EXTEND MORTGAGE ACT LICENSING EXEMPTION

TO P.E.O. EMPLOYEES FOR SINGLE BROKER/LENDER

Senate Bill 540

Sponsor:  Sen. Alan Sanborn

House Committee:  Banking and Financial Services

Senate Committee:  Banking and Financial Institutions

Complete to 7-11-05

A SUMMARY OF SENATE BILL 540 AS PASSED BY THE SENATE 6-29-05

The Mortgage Brokers, Lenders, and Servicers Licensing Act (MCL 445.1652) prohibits a person from acting as a mortgage broker, lender, or servicer without first obtaining a license or registering under the act.  The act contains several exceptions, including when a person is solely performing services as an employee of only one mortgage broker, lender, or servicer; a person is a class I licensee under the Consumer Financial Services Act; or the act specifically exempts the person from licensure or registration.  Senate Bill 540 would also exempt an individual who was an employee of a professional employer organization (PEO) solely acting as a residential mortgage originator of only one mortgage broker or lender.  The bill specifies that the mortgage broker or lender would have to direct and control the activities of the individual and be responsible for all of the individual's activities and assume responsibility for the individual's actions covered by the proof of financial responsibility deposit required under the act.

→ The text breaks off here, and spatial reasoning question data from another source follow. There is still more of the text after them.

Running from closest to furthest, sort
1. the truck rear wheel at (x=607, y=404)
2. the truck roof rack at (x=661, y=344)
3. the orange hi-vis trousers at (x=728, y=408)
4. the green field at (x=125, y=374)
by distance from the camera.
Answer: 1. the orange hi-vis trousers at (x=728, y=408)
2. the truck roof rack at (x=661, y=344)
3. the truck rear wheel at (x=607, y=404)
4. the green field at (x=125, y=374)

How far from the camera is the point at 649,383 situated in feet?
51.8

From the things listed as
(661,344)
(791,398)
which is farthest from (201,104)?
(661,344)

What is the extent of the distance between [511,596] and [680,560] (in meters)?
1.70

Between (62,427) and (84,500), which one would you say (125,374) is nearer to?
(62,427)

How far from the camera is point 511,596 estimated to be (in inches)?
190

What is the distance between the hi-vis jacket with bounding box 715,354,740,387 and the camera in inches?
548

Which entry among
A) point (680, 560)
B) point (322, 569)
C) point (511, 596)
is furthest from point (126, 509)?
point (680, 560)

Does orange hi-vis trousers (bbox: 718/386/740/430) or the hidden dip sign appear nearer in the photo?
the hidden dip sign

[Note:  Professional Employer Organization" would mean that term as defined in the Single Business Tax Act (MCL 208.4) — an organization that provides the management and administration of the human resources and employer risk of another entity by contractually assuming substantial employer rights, responsibilities, and risk through a professional employer agreement that establishes an employer relationship with the leased officers or employees assigned to the other entity by doing all of the following: maintaining the right of direction and control of employees' work, although this responsibility may be shared with the other entity; paying the employees' wages and employment taxes out of its own accounts; reporting, collecting, and depositing state and federal employment taxes for the employees; and retaining the right to hire and fire employees.]

           

FISCAL IMPACT:

The bill would have no fiscal impact on state or local government.

                                                                                           Legislative Analyst:   E. Best

                                                                                                  Fiscal Analyst:   Richard Child

This analysis was prepared by nonpartisan House staff for use by House members in their deliberations, and does not constitute an official statement of legislative intent.